Despite a standardized early rehabilitation process, a short duration of ventilatory and vasopressor support, the changes in the variables measured by ultrasound are greater compared to previous publications. Given the heterogeneity in results published by different groups, it is questioned whether, as in other types of critical illnesses, there may be treatable subphenotypes, endotypes, or treatable traits involved in skeletal muscle impairment in critically ill patients.

As limitations of this study, we acknowledge the small sample size, which may have contributed to the lack of statistically significant differences between the follow-up days for the evaluated variables; however, the post hoc analysis of the sample size justifies the analysis performed. A potential limitation is the ultrasound evaluation in a specific population, and the fact that ultrasound follow-up was limited to the 7th postoperative day.
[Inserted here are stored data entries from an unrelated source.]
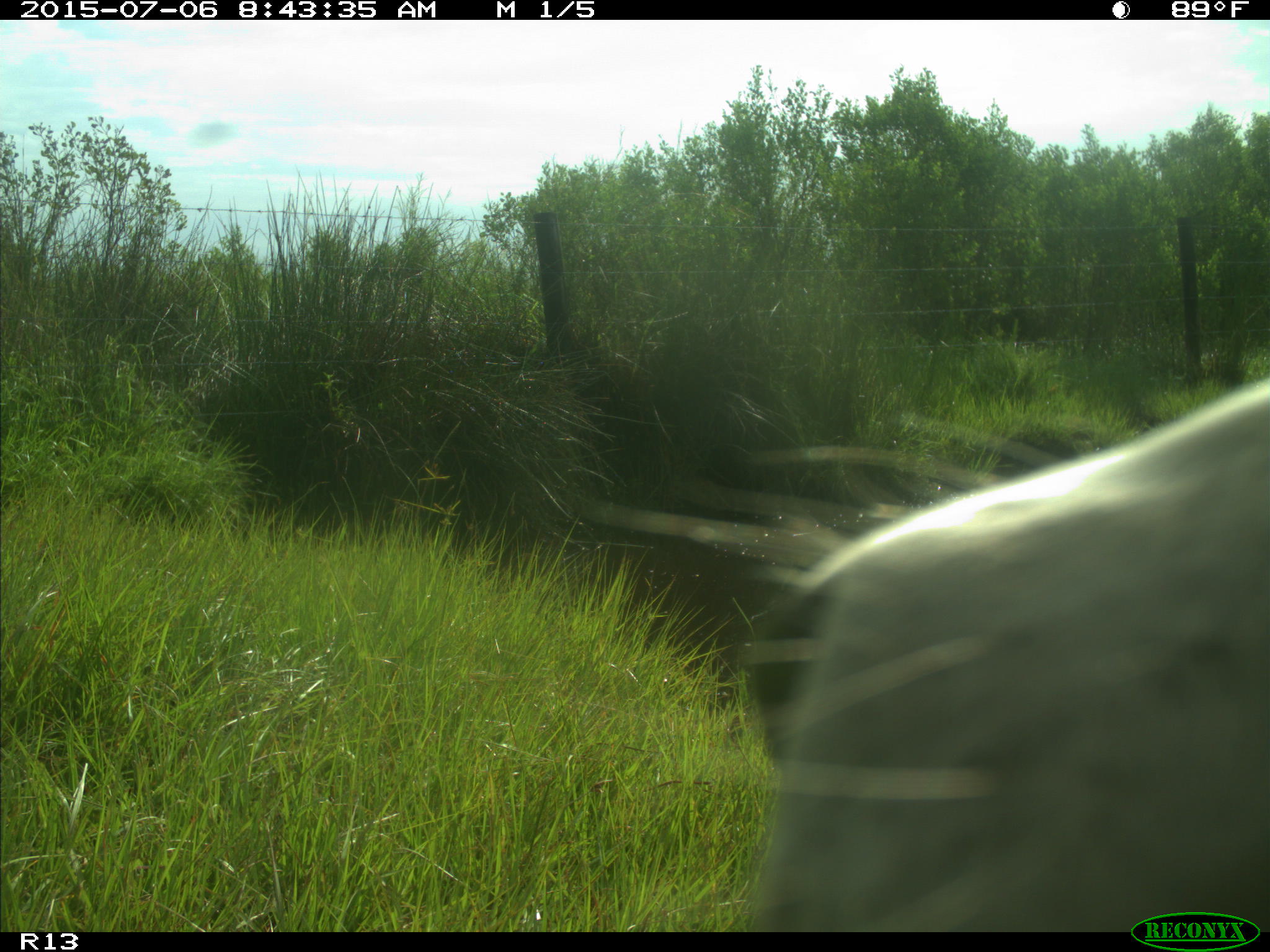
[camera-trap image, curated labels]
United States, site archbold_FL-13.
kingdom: Animalia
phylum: Chordata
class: Mammalia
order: Artiodactyla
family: Bovidae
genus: Bos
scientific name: Bos taurus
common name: domestic cow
Bos taurus (domestic cow).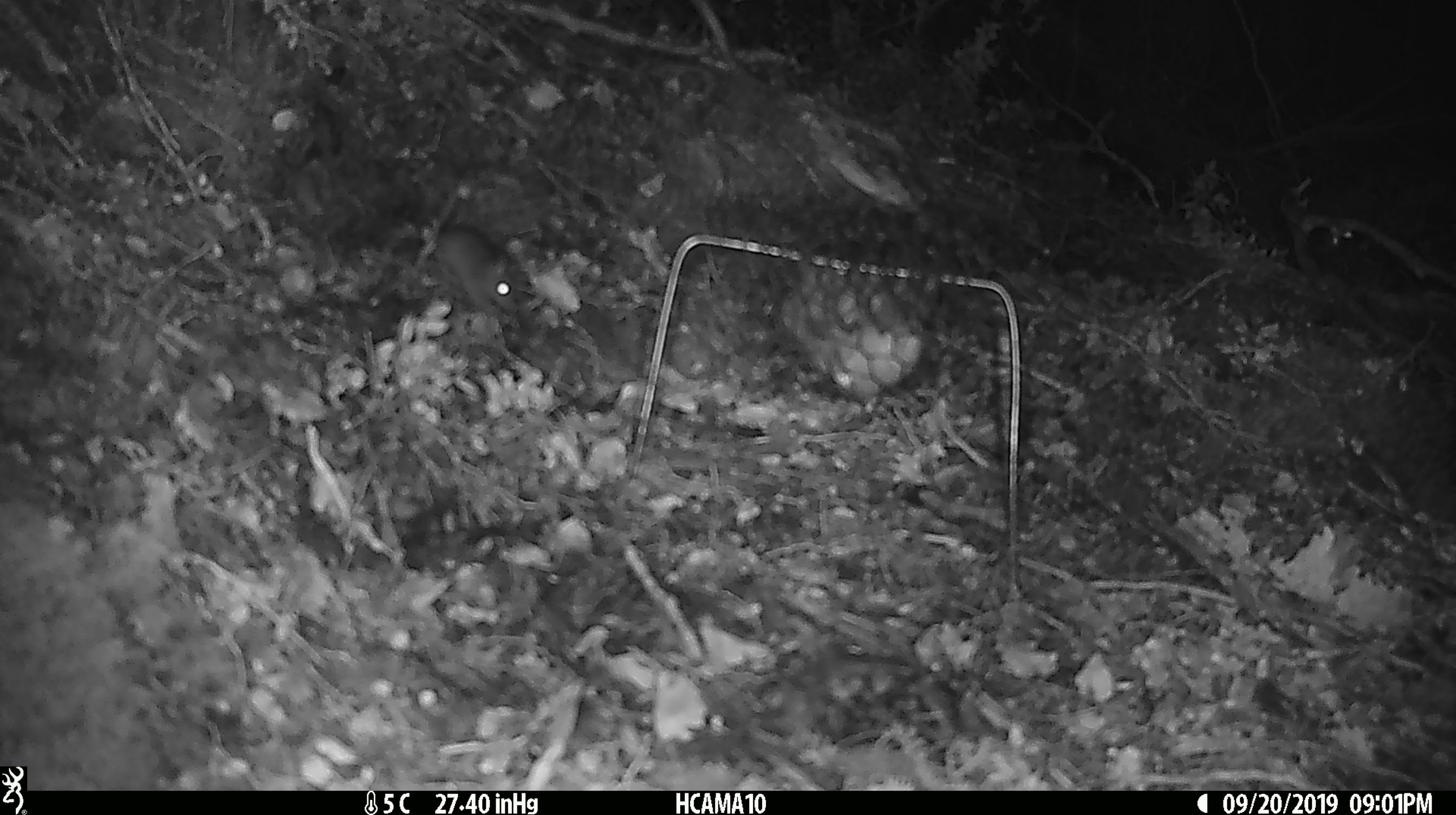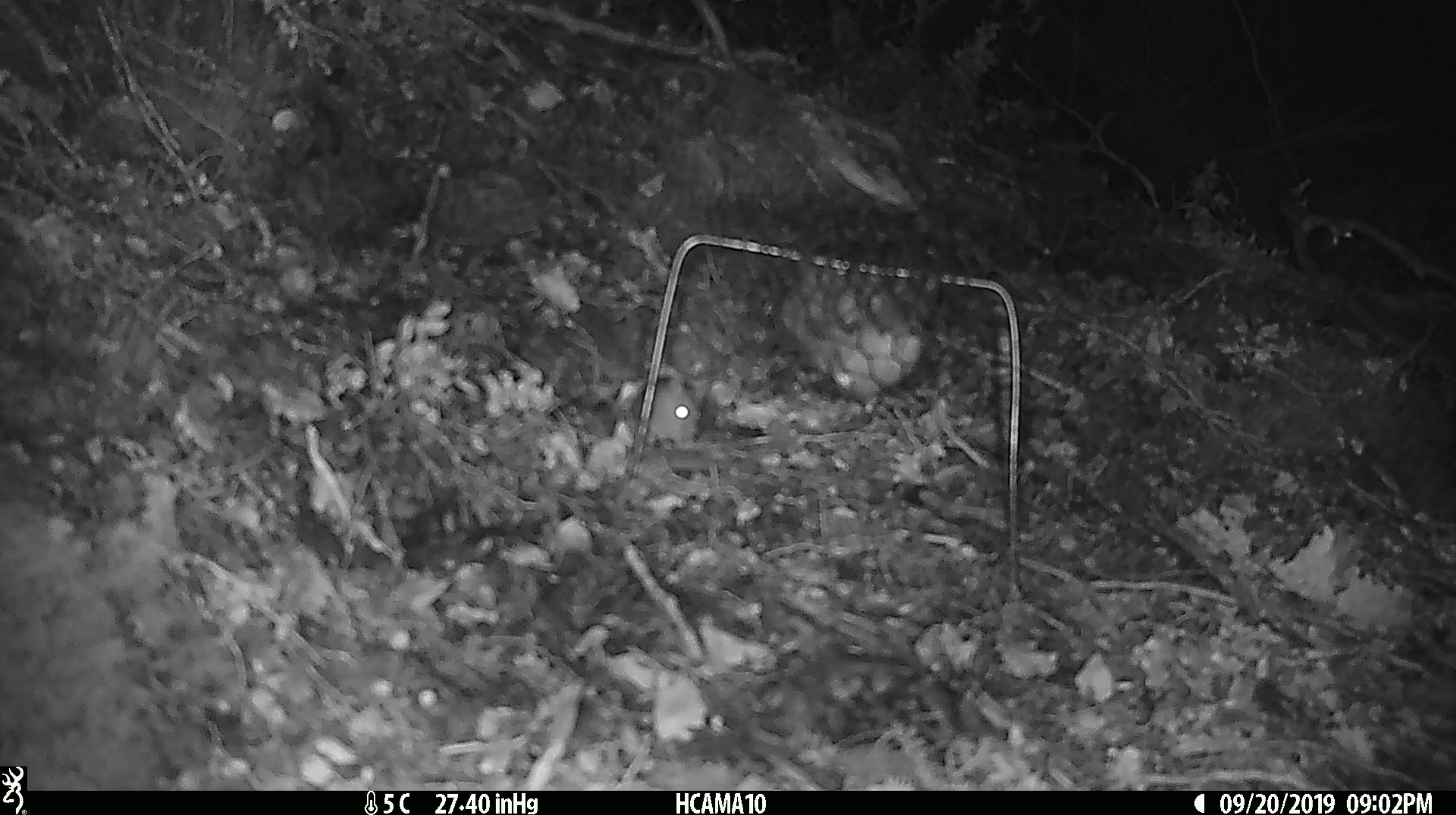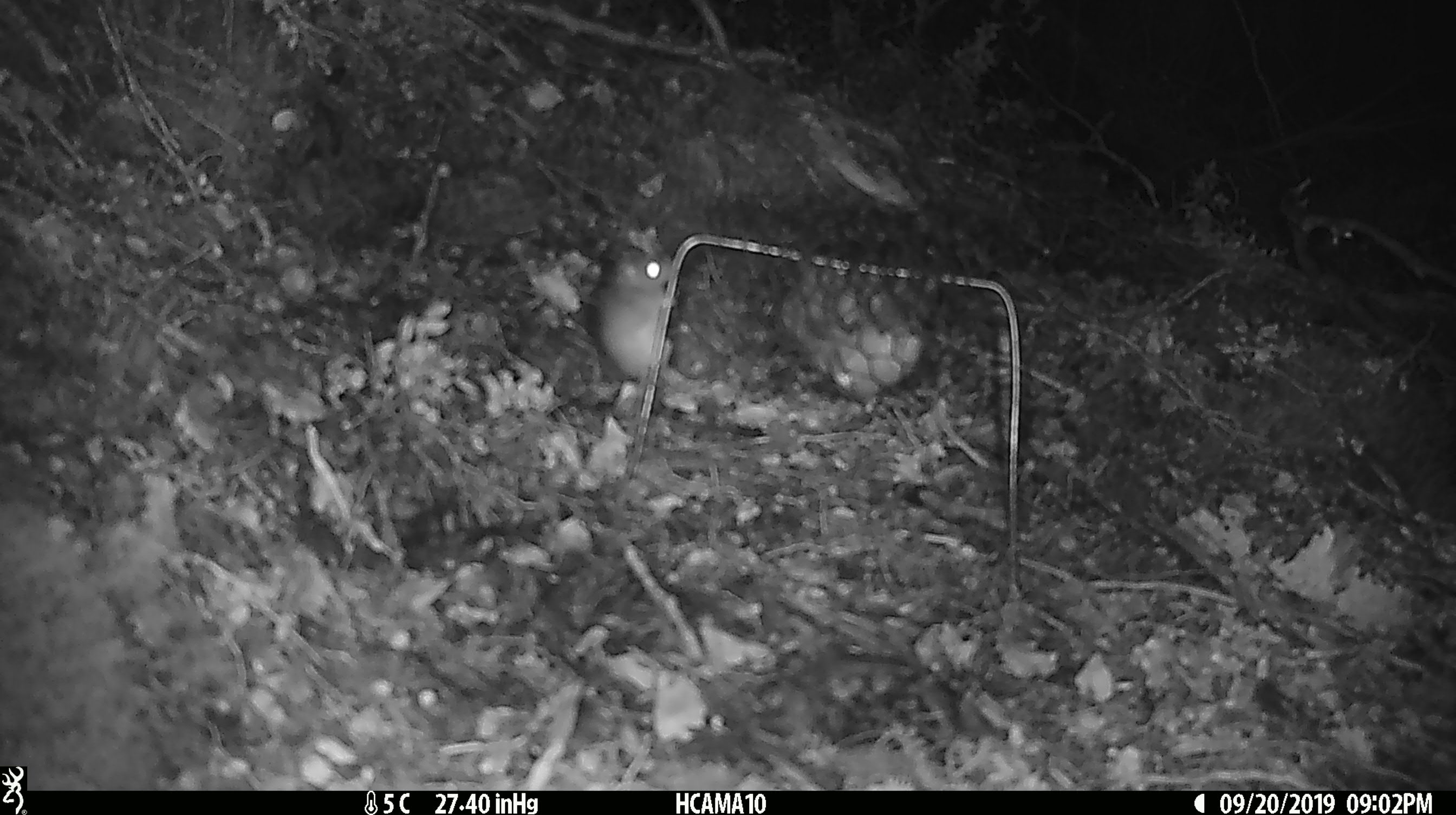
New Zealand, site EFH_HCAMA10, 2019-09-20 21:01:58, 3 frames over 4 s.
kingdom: Animalia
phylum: Chordata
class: Mammalia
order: Rodentia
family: Muridae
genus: Mus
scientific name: Mus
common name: mouse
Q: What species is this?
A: Mouse (Mus).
In addition, it was conducted in a single center so the results should be validated in multicenter studies with different populations.
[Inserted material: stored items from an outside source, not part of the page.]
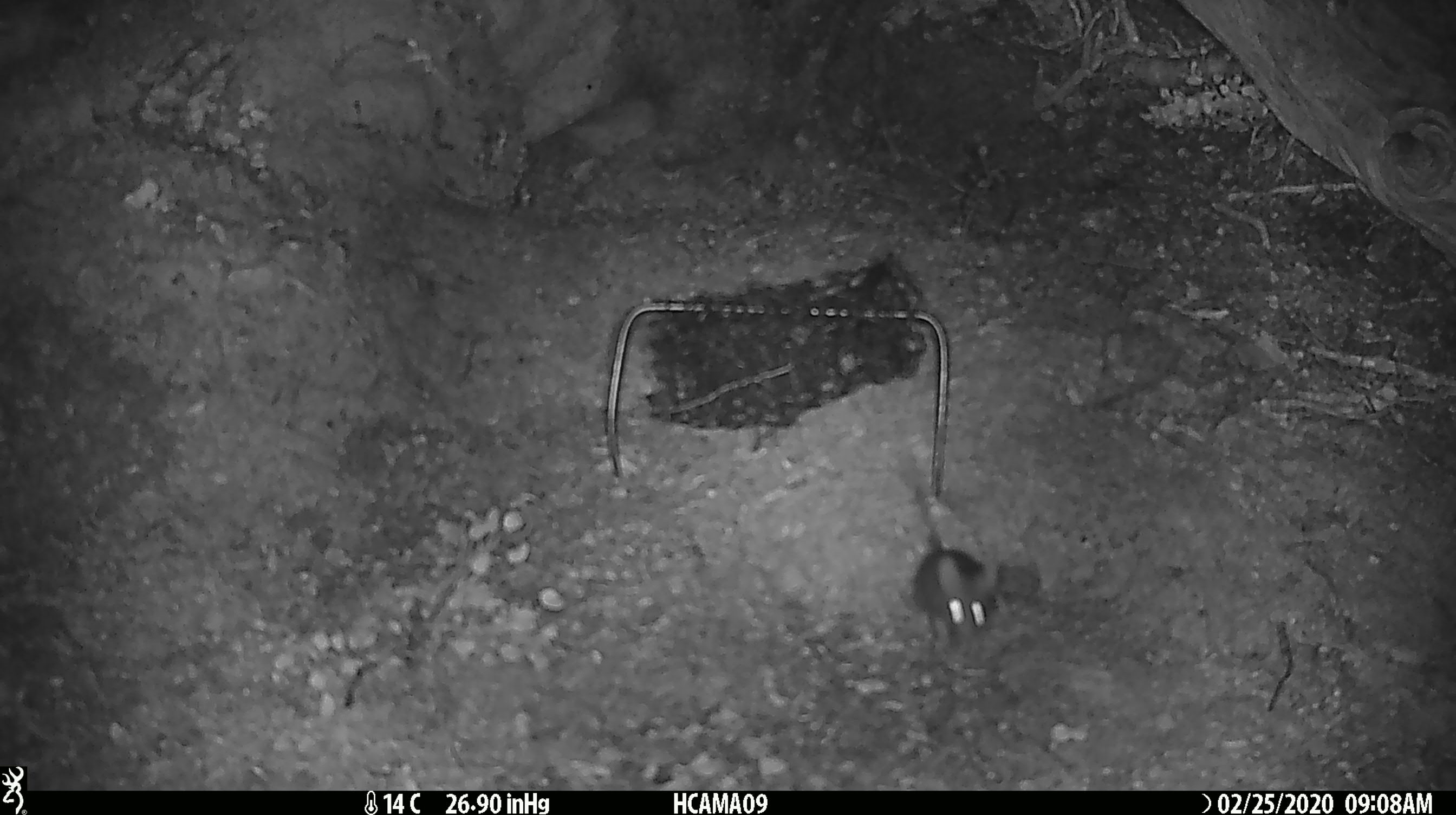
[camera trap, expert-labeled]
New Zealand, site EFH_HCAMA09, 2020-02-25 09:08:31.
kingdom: Animalia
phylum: Chordata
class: Mammalia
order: Rodentia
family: Muridae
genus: Mus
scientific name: Mus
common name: mouse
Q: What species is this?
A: Mouse (Mus).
Assessment of frailty is complex, and a multimodal approach is likely to be required. However, it is important to note that the present investigation adds evidence to the growing field of bedside ultrasound. We used multiple ultrasound measurements, considering that muscle involvement is a complex and heterogeneous process and that a single measurement may not be sufficient. We evaluated a specific group of patients with cardiac pathology in whom loss of muscle mass and function is common [30]. The approach of early identification of patients who lose muscle mass with greater speed or magnitude to establish early and precise actions is valid.
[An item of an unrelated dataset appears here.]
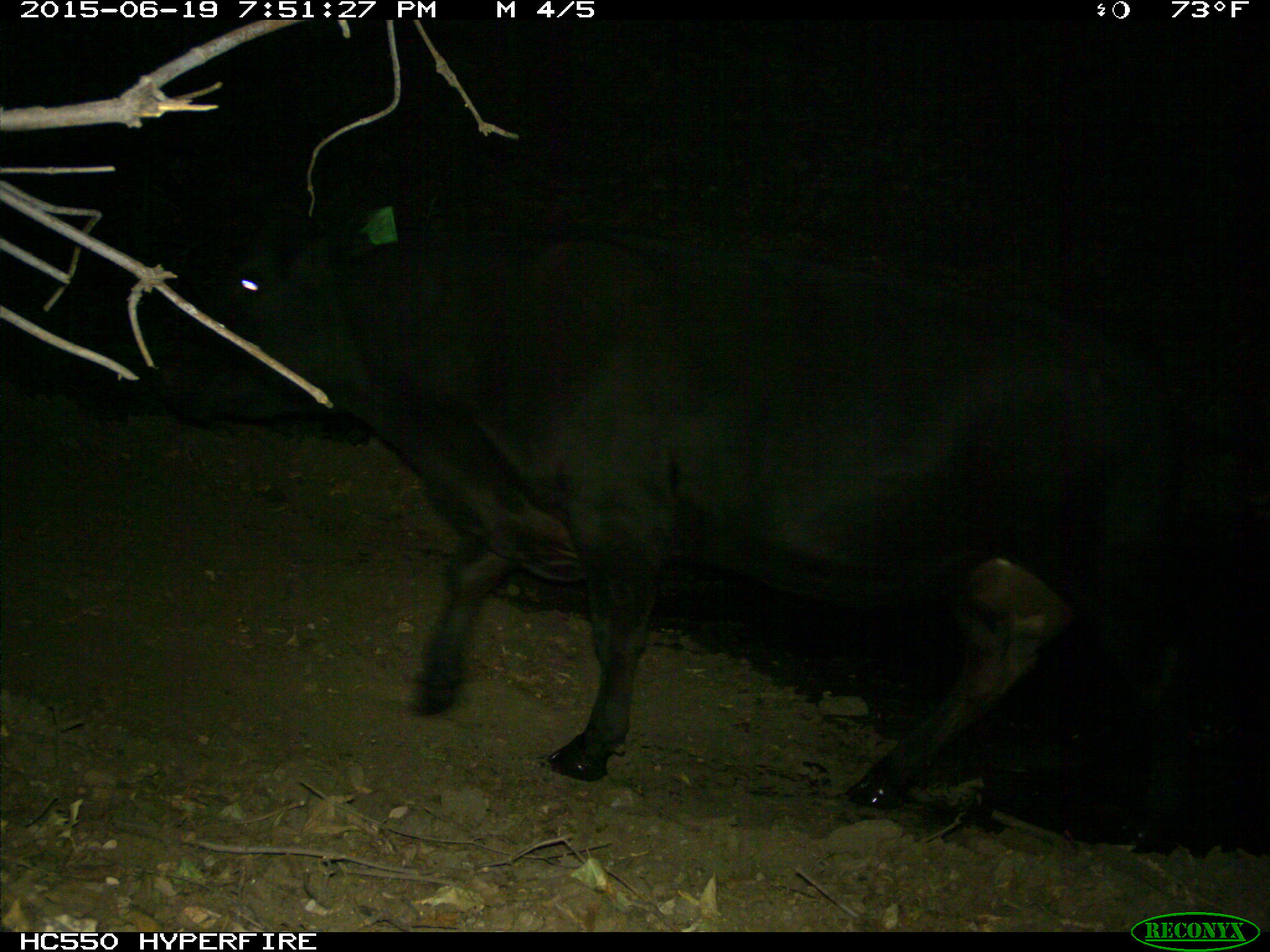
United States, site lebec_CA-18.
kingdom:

Therefore, we recommend promoting future research aimed at determining whether the loss of muscle mass extends into the later phase and establishing a possible correlation between this loss and its impact on other muscle groups, such as the diaphragm, seeking connections with trajectories of frailty and physical well-being in the medium and long terms [31]. Similarly, it is important to delve into defining the ultrasound parameters that could affect prognosis and determine the role of ultrasound in monitoring therapeutic interventions.

Conclusion

In patients undergoing cardiac surgery, muscle ultrasound proved to be a viable technique for monitoring skeletal muscle alterations during the early postoperative period. Significant changes in quantitative and qualitative skeletal muscle variables were observed, with a gradual loss of muscle mass during follow-up until postoperative day 7. These muscle changes were not associated with ICU stay or increased mortality at day 28.